Saturday, October 15, 2011

The Very Definition of a Witch Hunt

From the Ceeb:
Canadian organizers of the so-called Occupy movement are ramping up efforts to rally "against spiritual wickedness in high places" during a global day of action Saturday that now has the backing of at least a couple of major unions, and has put police and businesses on alert.
The virtuous ones aim to root out "wickedness"? Well, don't they always? Surveying past efforts to do so, it's a cinch that it's all going to go swimmingly.

Incidentally, the Ceeb is polling people about their views re the relevance--yay or nay--of "Occupy Bay Street". As of now, nearly 70% of respondents (talk about your motivated voters!) have answered in the affirmative.



Update: As always, Mark Steyn puts it into perspective:
Many protesters have told sympathetic reporters that "it's our Arab Spring." Put aside the differences between brutal totalitarian dictatorships and a republic of biennial elections, and simply consider it in economic terms: At the "Occupy" demonstrations, not-so-young college students are demanding that their tuition debt be forgiven.
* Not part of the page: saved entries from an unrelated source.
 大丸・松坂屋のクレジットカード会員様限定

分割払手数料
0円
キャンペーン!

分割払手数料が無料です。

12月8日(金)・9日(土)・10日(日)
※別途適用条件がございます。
In Egypt, half the population lives in poverty; the country imports more wheat than any other nation on the planet, and the funds to do that will dry up in a couple months' time. They're worrying about starvation, not how to fund half a decade of Whatever Studies at Complacency U.
One sympathizes. When college tuition is $50,000 a year, you can't "work your way through college" – because, after all, an 18-year-old who can earn 50-grand a year wouldn't need to go to college, would he? Nevertheless, his situation is not the same as some guy halfway up the Nile living on $2 a day: One is a crisis of the economy, the other is a crisis of decadence. And, generally, the former are far easier to solve.
True enough, but for the sake of "social justice" and its delusions of "fairness," protesters would be thrilled were everyone forced to live on $2 a day--so long as they could still have their iPhones, that is.
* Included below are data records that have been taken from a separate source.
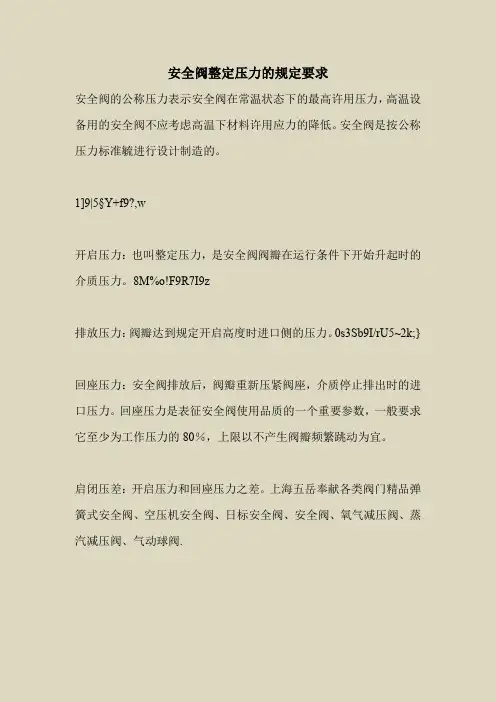 安全阀整定压力的规定要求

安全阀的公称压力表示安全阀在常温状态下的最高许用压力，高温设备用的安全阀不应考虑高温下材料许用应力的降低。安全阀是按公称压力标准毓进行设计制造的。

1]9|5§Y+f9?,w

开启压力：也叫整定压力，是安全阀阀瓣在运行条件下开始升起时的介质压力。8M%o!F9R7I9z

排放压力：阀瓣达到规定开启高度时进口侧的压力。0s3Sb9I/rU5~2k;}

回座压力：安全阀排放后，阀瓣重新压紧阀座，介质停止排出时的进口压力。回座压力是表征安全阀使用品质的一个重要参数，一般要求它至少为工作压力的 80%，上限以不产生阀瓣频繁跳动为宜。

启闭压差：开启压力和回座压力之差。上海五岳奉献各类阀门精品弹簧式安全阀、空压机安全阀、日标安全阀、安全阀、氧气减压阀、蒸汽减压阀、气动球阀.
Update: David Solway--reviewing David Horowitz's latest book--offers this gift of wisdom to those wise enough to accept it:
...A Point in Time exposes how the redemptive quest of the “social redeemers” for an earthly paradise leads not to “the kingdom of freedom but the totalitarian state.” The kingdom of freedom is predicated on the assumption of a world beyond this one and a divinity without whom moral conduct has no guarantor. Right action is based upon individual choice to accept the existence of a moral domain that precludes the shedding of blood to attain a collective utopia. At the same time, this higher reality remains just that, an assumption, not an incontestable truth, rendering us — if I may quote Martin Heidegger, an otherwise unlikely authority — unbehaust, unhoused, roofless, insecure. Such is the human situation.